Software

Software available here are for educational or academic use only. All rights of reproduction or
distribution in any form are reserved.

PolyDyna
PolyDyna is an extended version of PolyTop that solves topology optimization problems for structures subjected to dynamics loads.
PolyStress
PolyStress is an extended version of PolyTop that solves stress constrained mass minimization considering linear and material nonlinear problems. It uses an augmented Lagrangian approach to handle local stress constraints.
PolyTop3D
PolyTop3D is an extended version of PolyTop that uses a virtual element method (VEM)-based topology optimization framework using polyhedral elements, which can handle any non-Cartesian design domain, to solve three dimensional topology optimization problems.
PolyMat
PolyMat is an extended version of PolyTop that can accommodate and arbitrary number of candidate materials and an arbitrary number of volume constraints. The volume constraints can be specified to control any subset of the candidate materials and any subregion of the domain.
MERLIN 2
MERLIN2 is an extended version of the MERLIN software with significant improvement. The MERLIN2 software offers implementation of the N5B8 model, new triangulation schemes for polygonal panels, convenient import/export capabilities, displacement loading, and improved visualization.
MERLIN
Merlin uses nonlinear mechanics to model large global displacements of non-rigid origami using a reduced representation of the origami.
Fluid Flow Topology Optimization: PolyTopFluid
PolyTopFluid is an efficient Matlab code for topology optimization of fluid flow problems.
Topology Optimization for Additive Manufacturing: TOPSlicer
TOPslicer is a simple graphical tool to slice three–dimensional density–based topology optimization data. In addition, the user can change the isosurface cutoff value and evaluate the change on the fly. For problems where symmetry was exploited, TOPslicer can mirror the results in one or more coordinate axis to recover the complete model. Finally, once the cutoff and symmetry conditions have been applied, and the solution is deemed acceptable from inspection, the isosurface can be exported to X3D and/or STL.
□ □ □ □ □
= Task to complete =
According to the software page, what approach does PolyStress use to handle local stress constraints?

= Given data =
□ □ □ □ □
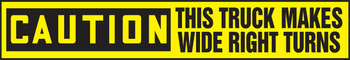 OSHA Caution Safety Label: This Truck Makes Wide Right Turns 4" x 24" Reflective Sheet - LVHR609RFE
□ □ □ □ □
= Answer section =
An augmented Lagrangian approach.